近年、全国各地で栽培されなくなったソバの在来種を復活させる働きや在来種で町おこしを行う地域が増えています。
県全体で在来種を栽培している「在来種王国」の福井県としては各地でそういった取り組みがなされていることを非常に嬉しく思いますし、将来的に47都道府県の気候や土壌が育てた在来種のソバが味わえるようになるようになれば素晴らしい事だと期待が高まります。今回はそんな在来復活について感じていることを織り交ぜながら、在来種についてざっくりまとめてみました。
在来品種とは?
そもそも在来種というのは、動植物の品種のうち、その地方の風土や土壌に適し長年栽培または飼育されているものを指します。
福井県では昔から県全体で「福井在来種」のソバを栽培しております。北海道で主に栽培されている「キタワセ」、長野の「信濃一号」、山形の「でわかおり」などと言った名前や名称はなく、福井県内の気候風土が福井在来種を育てて、現在では「大野在来種」「丸岡在来種」「永平寺在来種」「今庄在来種」などの地名が入った在来になっています。

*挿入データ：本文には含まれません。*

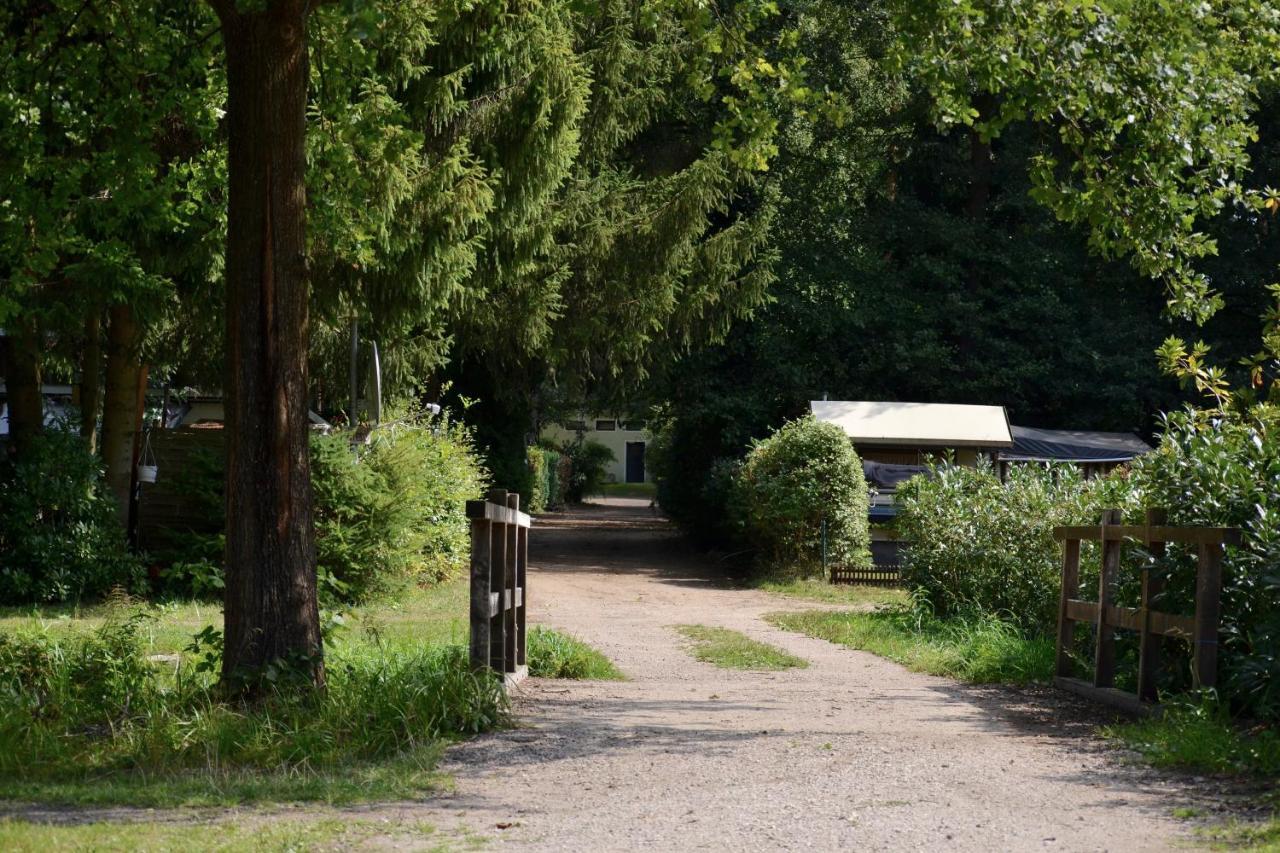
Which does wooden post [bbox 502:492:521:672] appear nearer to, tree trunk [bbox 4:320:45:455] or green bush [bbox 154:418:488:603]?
green bush [bbox 154:418:488:603]

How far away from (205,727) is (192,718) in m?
0.25

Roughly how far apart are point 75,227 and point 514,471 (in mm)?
15786

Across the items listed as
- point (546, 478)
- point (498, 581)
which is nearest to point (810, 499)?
point (498, 581)

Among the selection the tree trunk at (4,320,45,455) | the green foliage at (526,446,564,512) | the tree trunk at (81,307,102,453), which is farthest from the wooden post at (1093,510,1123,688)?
the green foliage at (526,446,564,512)

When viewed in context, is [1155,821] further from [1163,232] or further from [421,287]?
[421,287]

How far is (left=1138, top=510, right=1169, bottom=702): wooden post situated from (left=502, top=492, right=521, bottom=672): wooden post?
12.5 ft

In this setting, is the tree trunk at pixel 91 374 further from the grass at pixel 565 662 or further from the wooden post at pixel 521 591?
the wooden post at pixel 521 591

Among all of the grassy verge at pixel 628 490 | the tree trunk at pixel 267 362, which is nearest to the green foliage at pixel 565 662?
the tree trunk at pixel 267 362

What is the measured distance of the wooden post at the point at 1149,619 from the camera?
841 cm

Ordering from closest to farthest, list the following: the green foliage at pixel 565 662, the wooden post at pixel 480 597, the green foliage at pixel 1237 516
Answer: the green foliage at pixel 1237 516 < the wooden post at pixel 480 597 < the green foliage at pixel 565 662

在来品種を栽培する難しさと在来種がこの先、生き残るためには?
在来種は小粒で濃厚な味わいと香りが特徴なのですが、非常に天候に左右されやすく害虫の被害にも遭いやすいという欠点があります。また、手塩にかけて育てても結実するかどうかは気温や虫の働きによるところが大きく、仮に結実しても収穫までの天候が悪いと実落ちしてしまうというギャンブルに近い運次第の作物なので、播種したら播種した分だけ収穫量が見込めるということはなく、豊作だったとしても他品種に比べて収量は大きくありません。品質も栽培中の天候によってムラが生じやすく畑の場所や環境によって異なります。

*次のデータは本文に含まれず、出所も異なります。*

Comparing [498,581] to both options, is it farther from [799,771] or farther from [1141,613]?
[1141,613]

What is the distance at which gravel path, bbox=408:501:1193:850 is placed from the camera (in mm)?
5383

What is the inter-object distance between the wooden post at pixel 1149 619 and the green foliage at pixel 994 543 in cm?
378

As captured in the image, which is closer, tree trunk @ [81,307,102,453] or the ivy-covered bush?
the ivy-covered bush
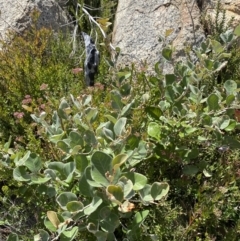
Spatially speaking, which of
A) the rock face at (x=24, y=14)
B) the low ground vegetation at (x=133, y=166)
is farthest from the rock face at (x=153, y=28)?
the low ground vegetation at (x=133, y=166)

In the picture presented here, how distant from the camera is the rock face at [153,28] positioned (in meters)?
3.16

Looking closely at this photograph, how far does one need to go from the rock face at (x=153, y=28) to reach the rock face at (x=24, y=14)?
521 millimetres

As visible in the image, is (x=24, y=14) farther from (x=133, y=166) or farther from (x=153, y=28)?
(x=133, y=166)

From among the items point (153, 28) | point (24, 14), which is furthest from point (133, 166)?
point (24, 14)

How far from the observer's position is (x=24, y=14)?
3.29m

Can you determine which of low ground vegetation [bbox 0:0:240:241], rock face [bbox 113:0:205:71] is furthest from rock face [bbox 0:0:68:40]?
low ground vegetation [bbox 0:0:240:241]

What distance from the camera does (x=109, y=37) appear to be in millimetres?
3406

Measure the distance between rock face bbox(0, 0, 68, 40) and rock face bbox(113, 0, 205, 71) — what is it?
52 centimetres

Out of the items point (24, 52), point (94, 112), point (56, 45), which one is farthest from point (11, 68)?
point (94, 112)

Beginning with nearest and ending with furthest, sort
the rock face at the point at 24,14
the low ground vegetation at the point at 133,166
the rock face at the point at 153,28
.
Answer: the low ground vegetation at the point at 133,166, the rock face at the point at 153,28, the rock face at the point at 24,14

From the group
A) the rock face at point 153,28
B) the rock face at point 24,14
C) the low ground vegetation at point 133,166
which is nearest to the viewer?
the low ground vegetation at point 133,166

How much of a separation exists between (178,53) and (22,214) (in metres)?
1.72

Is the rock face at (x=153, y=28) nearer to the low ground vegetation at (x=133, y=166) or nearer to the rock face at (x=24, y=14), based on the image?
the rock face at (x=24, y=14)

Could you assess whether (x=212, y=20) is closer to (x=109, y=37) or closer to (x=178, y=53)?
(x=178, y=53)
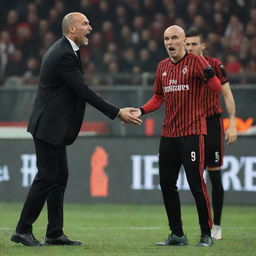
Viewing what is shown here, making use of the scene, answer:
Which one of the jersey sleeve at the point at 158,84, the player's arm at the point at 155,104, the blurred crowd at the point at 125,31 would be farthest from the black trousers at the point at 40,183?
the blurred crowd at the point at 125,31

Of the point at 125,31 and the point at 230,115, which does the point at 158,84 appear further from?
the point at 125,31

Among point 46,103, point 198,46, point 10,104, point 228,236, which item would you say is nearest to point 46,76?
point 46,103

そして一番の難しいところは他品種と交配してしまうと在来は負けてしまうということです。
在来種と品種改良したソバでは改良したソバの方が当然、種として強いので、例えば虫が周回する範囲内に両者の圃場がある場合、両者が交配してしまい在来種は改良された強い品種に染まってしまう傾向にあります。虫の周回範囲は5㎞~10㎞以上とも言われているので、少なくとも在来種と他品種を同じ産地で栽培するなら最低でも10㎞以上は離す必要がありますし、できれば山を挟んで隔離状態で栽培しないと純粋な在来が育たないとも言えます。

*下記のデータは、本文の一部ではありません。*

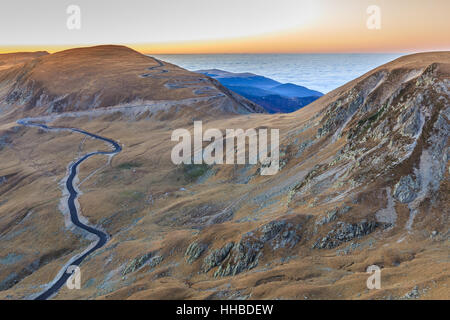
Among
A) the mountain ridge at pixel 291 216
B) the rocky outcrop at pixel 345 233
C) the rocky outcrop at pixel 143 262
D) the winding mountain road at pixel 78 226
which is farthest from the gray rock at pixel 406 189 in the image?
the winding mountain road at pixel 78 226

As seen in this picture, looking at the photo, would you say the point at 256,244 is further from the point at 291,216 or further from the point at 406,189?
the point at 406,189

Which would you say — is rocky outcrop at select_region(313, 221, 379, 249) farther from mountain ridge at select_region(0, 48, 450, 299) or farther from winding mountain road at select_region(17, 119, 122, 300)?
winding mountain road at select_region(17, 119, 122, 300)

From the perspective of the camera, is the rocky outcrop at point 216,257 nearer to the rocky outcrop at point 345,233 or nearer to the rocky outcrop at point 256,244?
the rocky outcrop at point 256,244

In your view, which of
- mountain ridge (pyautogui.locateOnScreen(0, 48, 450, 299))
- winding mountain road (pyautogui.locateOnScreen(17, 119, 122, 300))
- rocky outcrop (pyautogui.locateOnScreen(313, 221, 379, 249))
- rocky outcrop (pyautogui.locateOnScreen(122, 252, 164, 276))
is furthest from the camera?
winding mountain road (pyautogui.locateOnScreen(17, 119, 122, 300))

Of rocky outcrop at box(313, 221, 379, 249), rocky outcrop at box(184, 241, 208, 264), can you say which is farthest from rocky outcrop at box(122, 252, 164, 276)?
rocky outcrop at box(313, 221, 379, 249)

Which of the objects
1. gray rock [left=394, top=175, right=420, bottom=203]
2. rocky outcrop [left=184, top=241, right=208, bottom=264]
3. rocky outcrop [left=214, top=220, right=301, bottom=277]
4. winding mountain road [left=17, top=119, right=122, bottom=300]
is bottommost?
winding mountain road [left=17, top=119, right=122, bottom=300]

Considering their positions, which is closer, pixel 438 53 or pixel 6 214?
pixel 438 53

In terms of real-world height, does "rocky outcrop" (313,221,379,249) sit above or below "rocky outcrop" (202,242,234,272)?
above

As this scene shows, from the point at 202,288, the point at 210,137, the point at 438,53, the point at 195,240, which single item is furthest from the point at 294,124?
the point at 202,288

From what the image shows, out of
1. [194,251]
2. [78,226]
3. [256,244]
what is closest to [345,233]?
[256,244]
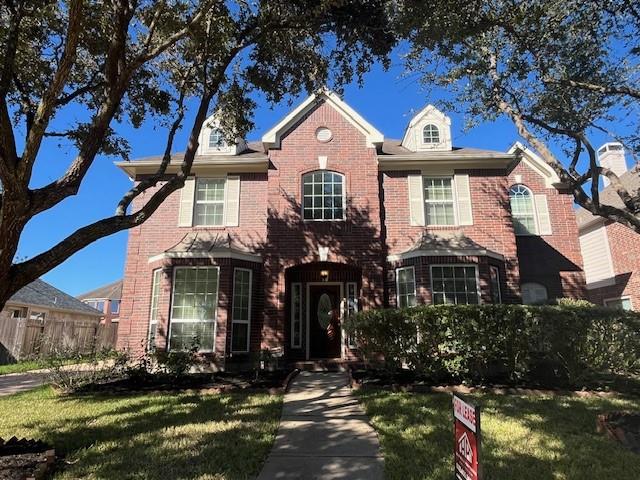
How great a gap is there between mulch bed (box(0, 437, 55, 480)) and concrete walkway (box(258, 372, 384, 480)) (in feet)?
7.32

ここに在来種を栽培し続けていく栽培面での難しさと収入面での問題があり、せっかく復活させた在来種でも交配によって数年後には元に戻ってしまう傾向にあるのです。とても残念なことです。在来種を栽培するには、在来の特徴をよく理解し手間暇惜しまず栽培に注力することはもちろん、結果として不作になろうともそれを覚悟の上で取り組める根気強さと情熱、覚悟、意識の高さが大切だと思います。
品種改良したソバの良さ
味や香りは在来種ほどではありませんが、天候に左右されない強い品種を作り上げることによってどこでも育てやすく品質もほど一定に仕上げることが出来ます。また実を肥大化させて歩留り(1粒から採れるそば粉の量)を良くしたり、または微量の薬を使用して害虫を駆除することによって収穫量を確保できています。そのおかげで今日の日本のそば店は不作の年であっても安定的なそば粉の供給を受けています。福井が在来種を作り続けていられるのは、福井が凶作の年でも北海道や信州・山形など有名な産地が需要と供給のバランスを支えているからだと思います。
在来そば復活の動き
在来種を復活させようとする動きの根底には、この地で昔から育てられてきたソバという「ストーリー」と気候・風土が育んだ在来種ならではの「美味しさ」を知ってもらいたい。全国に地場の食材をアピールしたいという想いがあると思います。地場の環境、気候が育てるソバの味わいは他のどこにもないオンリーワンのものです。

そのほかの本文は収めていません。